EQ Phase Responses

[Mlewis]

Everybody talks about the importance of an EQs phase response but what does it actually look like in general?

Do State variables have significantly different phase response graphs to say Constant Amplitude Phase shift circuits or is it simply a case of certain EQ circuits have more or less of a standard shape phase shift for similar looking frequency responses?

Has anybody ever created phase response graphs of various famous EQs? Got a link for further reading?

 

[mikep]

As far as I know, in the analog world, phase response is inextricably linked to frequency response. if the frequency response of two differently constructed filters is exactly the same, so will be the phase. there are digital filters that do not conform to this. also, in some marketing departments this fundemental law can be temporarily suspended.

there are some differences between a CAPS EQ and a state variable and a biquad, all producing the exact same filter response. but not related to phase. things like control law, internal headroom, noise, parameter interaction, adjacent band interaction, possible stability issues, etc.

mike p

 

[SSLtech]

Yep. What he said.

The phase response will basically look like a line which slowly rises as the ANGLE of the amplitude response rises, then dive swiftly down through zero degrees as the amount of boost levels off, then as the amount of boost falls, the (now negative) phase shift will slowly return to the zero line.

It's related to the integrated ANGLE of the amplitude response curve at any given point.

Now here's how things CAN sound different: change the 'Q' of the filter in the sidechain and vary the AMOUNT of the filter added to the pass signal. With comparable amplitude responses, the impulse response can be VERY different. This is what I think contributes more to the "sound" of an EQ than anything else.

Keith

 

[Mlewis]

[quote author="SSLtech"]
It's related to the integrated ANGLE of the amplitude response curve at any given point.
Keith[/quote]

That was quick thanks...

That seems to make sense in an intuitive kinda way, but if phase is related to an integral of frequency response, how do all-pass filters alter phase without 'differentiating' back from the integral to alter the frequency response? eg:

http://www.forsselltech.com/LF%20Phase%20Test.pdf

 

[Mlewis]

...hang-on. I thing i might be getting my calculus tied up in knots. Did that question make sense?

Edit: Yeah... i think it does make sense. I don't understand how something related to the intergral of the angle of amplitude response can alter without altering the the differential of the integral ie: the angle of the amplitude response.

 

[Boswell]

To be pedantic for a moment: the steady-state response of a system evaluated against frequency is a complex quantity. The complex quantity can be expressed in different ways, e.g. as real and imaginary components (X-Y) or polar form (radius and angle). It is this latter form that when represented as two separate functions against frequency is called a Bode plot. The radial component is the amplitude of the response and the angular component is the phase. The amplitude response is commonly called the "frequency response", but that term should include both the amplitude and phase components. The two components are orthogonal, and can change independently, although it is usual for a physical system to show changes in both. The "all-pass" network is an example of a system where the amplitude response does not change (over a specified frequency range) but phase does.

PROVIDED MATERIAL =
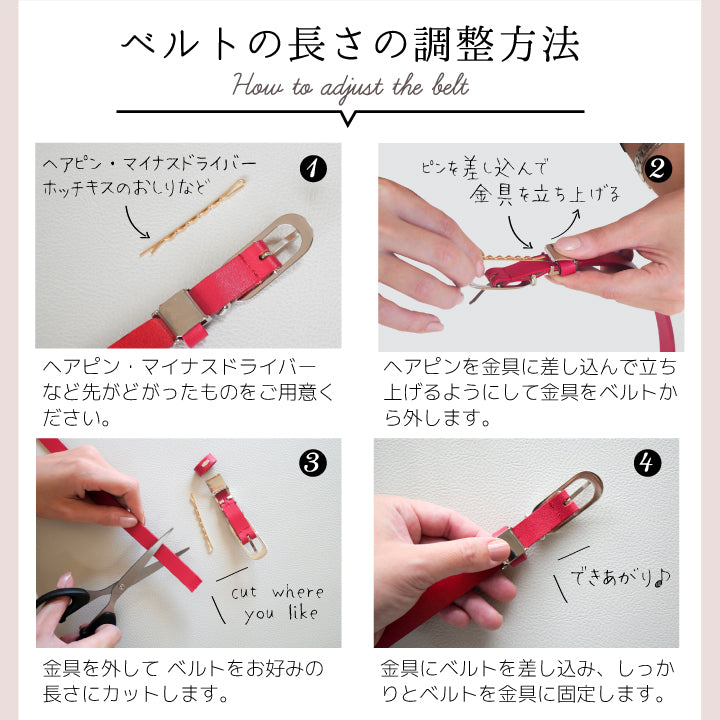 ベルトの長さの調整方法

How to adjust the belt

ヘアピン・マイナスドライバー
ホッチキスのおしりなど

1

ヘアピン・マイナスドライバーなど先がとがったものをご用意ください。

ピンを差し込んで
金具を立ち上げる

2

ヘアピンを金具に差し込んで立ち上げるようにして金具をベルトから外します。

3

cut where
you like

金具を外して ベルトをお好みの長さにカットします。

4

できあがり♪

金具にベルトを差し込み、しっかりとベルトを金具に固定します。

TASKS FOR THIS EXERCISE =
a) State whether each statement below agrees with the forum thread on EQ phase responses. Answer yes or no for each, and quote the exact words of the thread that decide it.
(i) According to mikep, if two differently constructed analog filters have exactly the same frequency response, their phase will also be the same.
(ii) Boswell states that the amplitude and phase components of a response can never change independently.
(iii) mikep says the differences between a CAPS EQ, a state variable and a biquad that produce the same filter response are related to phase.
b) Continue the forum thread on EQ phase responses from its final sentence.

OUTPUTS IN ORDER =
a)
(i) Yes: "if the frequency response of two differently constructed filters is exactly the same, so will be the phase."
(ii) No: "The two components are orthogonal, and can change independently"
(iii) No: "but not related to phase."

b)
So to go back to the original question, a true second-order resonance (or anti-resonance) is defined by a second-order equation, and that dictates both the amplitude and phase response. EQ circuits that implement exactly the second-order equation should all sound the same, but they don't. The differences probably lie in the way the circuit is implemented, the quality and tolerances of the components used and the circuit's non-linear behaviour, invoked during transients.

 

[SSLtech]

Well, with a phase-shift all-pass filter, the amplitude/frequency response will change when the two paths are combined, or if any regeneration/feedback is applied.

If you look at the topology of most EQ circuits -like the DIY Calrec EQ, you should see what I mean.

Keith

 

[CJ]

Don't forget the transformers.
There are three of them in the EQP 1A.

So on top of whatever filter phase eggnog you have, add that to the sometimes non linear phase response of those three transformers, then give me the bode plot.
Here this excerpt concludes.